How much of a fire risk are electric vehicles?


Then the professor gives his audience of firefighters their first shock. Full, a cell contains 4.2V of charge, but even when empty, it still holds 2.5V. A Nissan Leaf has from around 192 cells in 24 modules and a Tesla Model S more than 7000 in 16 modules. That’s a lot of energy when the car’s power indicator says it has none.

Full or ‘empty’, the risk of this energy escaping in an uncontrolled fashion is what some scientists believe leads to ‘thermal runaway’, when heat and gases fuel even higher temperatures and still more gases, including hydrogen and oxygen, in a self-fulfilling loop until the cells begin to burn and burst. A toxic vapour cloud develops, bringing with it the risk of deflagration. Once thermal runaway has started, no battery management system or circuit breaker can stop it.

“A battery fire can be controlled but it cannot be extinguished,” says Christensen.

He has demonstrated in tests how perforating or otherwise damaging a battery pack, as in a crash, can cause it to catch fire. “If an EV’s battery case is dented, you have to assume it’s dangerous,” he says.

Battery packs have been known to catch fire through overheating and while being charged.
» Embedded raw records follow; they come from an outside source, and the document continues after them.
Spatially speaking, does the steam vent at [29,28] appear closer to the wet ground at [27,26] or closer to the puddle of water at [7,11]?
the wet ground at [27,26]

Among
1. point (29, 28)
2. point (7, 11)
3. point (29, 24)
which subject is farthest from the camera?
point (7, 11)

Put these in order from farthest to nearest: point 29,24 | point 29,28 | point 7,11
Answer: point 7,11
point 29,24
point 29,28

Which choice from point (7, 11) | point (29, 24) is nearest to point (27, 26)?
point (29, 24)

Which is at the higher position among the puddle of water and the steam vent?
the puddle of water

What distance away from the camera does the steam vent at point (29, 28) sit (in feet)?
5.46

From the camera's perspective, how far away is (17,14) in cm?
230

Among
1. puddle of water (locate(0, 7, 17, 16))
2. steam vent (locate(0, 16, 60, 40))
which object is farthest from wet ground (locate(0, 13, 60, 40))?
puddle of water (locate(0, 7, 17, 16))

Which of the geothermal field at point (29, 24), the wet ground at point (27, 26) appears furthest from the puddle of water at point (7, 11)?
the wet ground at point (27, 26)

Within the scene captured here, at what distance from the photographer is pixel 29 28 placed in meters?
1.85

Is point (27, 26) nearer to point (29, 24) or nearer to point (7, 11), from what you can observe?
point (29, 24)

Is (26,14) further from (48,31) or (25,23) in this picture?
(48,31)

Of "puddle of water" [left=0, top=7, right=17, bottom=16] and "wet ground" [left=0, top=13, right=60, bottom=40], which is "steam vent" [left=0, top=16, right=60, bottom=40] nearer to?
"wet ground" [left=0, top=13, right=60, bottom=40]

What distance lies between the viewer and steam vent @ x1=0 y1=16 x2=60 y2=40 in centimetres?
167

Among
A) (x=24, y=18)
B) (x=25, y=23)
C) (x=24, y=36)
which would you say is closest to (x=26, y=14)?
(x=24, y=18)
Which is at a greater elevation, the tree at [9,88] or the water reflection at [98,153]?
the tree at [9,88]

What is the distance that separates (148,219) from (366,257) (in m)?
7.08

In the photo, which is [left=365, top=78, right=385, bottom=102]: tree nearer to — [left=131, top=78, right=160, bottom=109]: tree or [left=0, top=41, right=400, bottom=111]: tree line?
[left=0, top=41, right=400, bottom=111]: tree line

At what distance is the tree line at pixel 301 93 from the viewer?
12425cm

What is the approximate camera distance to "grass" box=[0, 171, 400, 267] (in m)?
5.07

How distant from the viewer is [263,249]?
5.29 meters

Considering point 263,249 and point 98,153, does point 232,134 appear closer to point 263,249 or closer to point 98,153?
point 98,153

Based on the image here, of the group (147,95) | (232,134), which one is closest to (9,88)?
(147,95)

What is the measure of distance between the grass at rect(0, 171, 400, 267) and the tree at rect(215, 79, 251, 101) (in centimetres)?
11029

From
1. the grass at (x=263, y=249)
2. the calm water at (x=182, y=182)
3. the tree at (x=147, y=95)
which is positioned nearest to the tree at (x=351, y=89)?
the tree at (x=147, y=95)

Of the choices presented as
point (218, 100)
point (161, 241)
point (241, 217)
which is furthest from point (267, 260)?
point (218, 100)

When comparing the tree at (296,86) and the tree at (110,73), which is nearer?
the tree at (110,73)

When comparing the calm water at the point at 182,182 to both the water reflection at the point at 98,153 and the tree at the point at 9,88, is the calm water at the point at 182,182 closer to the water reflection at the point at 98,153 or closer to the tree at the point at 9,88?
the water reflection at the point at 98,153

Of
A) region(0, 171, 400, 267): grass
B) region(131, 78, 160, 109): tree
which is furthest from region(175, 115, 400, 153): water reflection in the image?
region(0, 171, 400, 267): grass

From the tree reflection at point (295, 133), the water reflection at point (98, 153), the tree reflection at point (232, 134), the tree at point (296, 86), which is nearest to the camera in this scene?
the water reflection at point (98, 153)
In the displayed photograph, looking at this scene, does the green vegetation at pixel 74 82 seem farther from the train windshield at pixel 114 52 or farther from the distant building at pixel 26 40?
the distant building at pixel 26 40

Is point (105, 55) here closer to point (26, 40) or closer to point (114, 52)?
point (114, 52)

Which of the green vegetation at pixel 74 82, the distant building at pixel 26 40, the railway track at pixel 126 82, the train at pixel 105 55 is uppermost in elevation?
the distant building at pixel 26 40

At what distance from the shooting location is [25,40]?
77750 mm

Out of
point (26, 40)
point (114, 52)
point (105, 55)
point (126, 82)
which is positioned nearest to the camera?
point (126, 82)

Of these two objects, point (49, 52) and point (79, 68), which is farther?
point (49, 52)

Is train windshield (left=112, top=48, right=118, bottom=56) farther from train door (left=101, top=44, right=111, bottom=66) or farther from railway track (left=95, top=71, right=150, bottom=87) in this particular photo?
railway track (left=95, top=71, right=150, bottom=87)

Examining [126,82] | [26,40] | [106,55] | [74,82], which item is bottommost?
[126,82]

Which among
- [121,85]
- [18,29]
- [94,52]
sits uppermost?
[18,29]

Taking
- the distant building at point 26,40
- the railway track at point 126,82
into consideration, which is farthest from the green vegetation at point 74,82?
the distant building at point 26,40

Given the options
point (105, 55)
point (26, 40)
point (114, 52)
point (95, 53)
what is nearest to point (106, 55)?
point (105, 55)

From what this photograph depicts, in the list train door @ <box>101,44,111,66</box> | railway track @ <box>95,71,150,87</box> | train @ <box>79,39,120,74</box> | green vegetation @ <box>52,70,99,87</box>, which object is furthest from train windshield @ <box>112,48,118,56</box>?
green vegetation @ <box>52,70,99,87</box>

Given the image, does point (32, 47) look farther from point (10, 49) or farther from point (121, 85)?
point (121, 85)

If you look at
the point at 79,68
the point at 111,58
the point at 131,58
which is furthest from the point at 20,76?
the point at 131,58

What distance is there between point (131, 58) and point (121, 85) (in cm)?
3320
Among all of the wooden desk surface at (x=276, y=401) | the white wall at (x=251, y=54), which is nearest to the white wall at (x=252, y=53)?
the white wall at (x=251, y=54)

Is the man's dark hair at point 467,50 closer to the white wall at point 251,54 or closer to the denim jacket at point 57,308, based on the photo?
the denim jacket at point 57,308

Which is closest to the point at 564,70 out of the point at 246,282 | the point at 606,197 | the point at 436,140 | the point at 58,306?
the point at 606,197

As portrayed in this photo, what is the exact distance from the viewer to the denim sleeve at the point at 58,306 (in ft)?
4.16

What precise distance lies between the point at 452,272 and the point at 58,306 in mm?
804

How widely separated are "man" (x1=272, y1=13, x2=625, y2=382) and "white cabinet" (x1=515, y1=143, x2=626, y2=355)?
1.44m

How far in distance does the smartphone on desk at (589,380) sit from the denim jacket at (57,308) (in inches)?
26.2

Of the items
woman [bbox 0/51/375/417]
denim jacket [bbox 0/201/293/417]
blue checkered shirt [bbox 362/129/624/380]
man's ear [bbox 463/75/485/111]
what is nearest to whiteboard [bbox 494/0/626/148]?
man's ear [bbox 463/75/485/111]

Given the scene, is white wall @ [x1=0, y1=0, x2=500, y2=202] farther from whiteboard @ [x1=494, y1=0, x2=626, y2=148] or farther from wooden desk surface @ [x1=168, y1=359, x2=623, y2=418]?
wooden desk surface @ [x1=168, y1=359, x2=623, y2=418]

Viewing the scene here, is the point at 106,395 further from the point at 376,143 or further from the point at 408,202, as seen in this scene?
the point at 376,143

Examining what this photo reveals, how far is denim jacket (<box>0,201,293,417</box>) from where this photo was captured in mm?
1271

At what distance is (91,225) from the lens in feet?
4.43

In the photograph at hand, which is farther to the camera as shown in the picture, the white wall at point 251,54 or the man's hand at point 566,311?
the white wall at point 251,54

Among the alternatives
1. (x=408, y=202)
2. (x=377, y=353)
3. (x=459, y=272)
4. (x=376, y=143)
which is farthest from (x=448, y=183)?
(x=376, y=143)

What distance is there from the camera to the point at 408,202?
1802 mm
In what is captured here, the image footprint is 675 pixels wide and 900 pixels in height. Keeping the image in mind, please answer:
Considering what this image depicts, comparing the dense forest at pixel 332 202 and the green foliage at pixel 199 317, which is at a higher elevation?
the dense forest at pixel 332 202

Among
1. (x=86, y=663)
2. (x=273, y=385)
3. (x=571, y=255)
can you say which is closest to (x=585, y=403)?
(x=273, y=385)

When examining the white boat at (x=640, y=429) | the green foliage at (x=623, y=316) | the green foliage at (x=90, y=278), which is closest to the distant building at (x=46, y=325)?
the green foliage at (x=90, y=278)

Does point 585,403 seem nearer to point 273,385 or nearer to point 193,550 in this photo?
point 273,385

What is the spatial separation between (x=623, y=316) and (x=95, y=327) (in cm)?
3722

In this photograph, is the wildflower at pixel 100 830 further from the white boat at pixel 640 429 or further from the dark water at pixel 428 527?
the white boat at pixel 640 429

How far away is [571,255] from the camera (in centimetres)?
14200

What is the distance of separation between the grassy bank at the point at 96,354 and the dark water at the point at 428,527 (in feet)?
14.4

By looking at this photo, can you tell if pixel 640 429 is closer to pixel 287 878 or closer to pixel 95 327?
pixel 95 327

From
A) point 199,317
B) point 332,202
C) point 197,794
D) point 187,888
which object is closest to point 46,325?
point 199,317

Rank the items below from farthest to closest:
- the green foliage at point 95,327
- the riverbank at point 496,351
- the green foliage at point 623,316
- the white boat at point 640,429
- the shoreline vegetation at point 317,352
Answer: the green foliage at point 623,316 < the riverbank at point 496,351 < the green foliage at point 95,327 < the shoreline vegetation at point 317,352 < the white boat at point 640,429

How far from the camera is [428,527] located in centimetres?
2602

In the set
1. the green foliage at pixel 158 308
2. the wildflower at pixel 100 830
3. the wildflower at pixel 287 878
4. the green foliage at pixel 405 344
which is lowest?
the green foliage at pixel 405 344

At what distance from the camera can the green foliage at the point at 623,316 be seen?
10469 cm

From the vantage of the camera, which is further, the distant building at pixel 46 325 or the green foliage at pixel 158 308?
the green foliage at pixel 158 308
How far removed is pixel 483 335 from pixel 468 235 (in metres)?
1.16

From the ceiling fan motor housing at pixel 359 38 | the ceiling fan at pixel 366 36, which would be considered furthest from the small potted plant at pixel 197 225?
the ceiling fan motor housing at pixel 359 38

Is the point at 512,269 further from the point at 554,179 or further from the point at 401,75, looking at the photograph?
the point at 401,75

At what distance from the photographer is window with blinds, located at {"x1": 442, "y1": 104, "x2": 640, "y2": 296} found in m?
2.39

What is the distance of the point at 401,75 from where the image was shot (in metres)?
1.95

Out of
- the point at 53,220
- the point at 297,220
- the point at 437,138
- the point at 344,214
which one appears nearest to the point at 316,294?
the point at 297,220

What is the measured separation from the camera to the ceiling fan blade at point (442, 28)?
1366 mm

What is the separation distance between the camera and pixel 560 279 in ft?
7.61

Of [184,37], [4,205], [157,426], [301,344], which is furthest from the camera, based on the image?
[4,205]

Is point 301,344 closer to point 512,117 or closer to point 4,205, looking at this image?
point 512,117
More worrying, a battery fire can erupt spontaneously, contamination of even just a single cell during its manufacture being one possible explanation.

“Even the most experienced and careful manufacturers have defective electric cells passing through their very careful quality control systems,” says Christensen. 

A battery flame is like a blowtorch that will quickly ignite anything in its path, which is why Christensen wants councils and other organisations to consider EV safety risks in underground car parks, as well as bus depots where vehicles are parked side by side.

“In Germany, three bus depots have gone up in flames in the past six or so months,” he says. “Tunnels, ferries, car parks, cargo ships transporting EVs – all the places you find electric vehicles should be considered a safety risk and the appropriate steps taken.”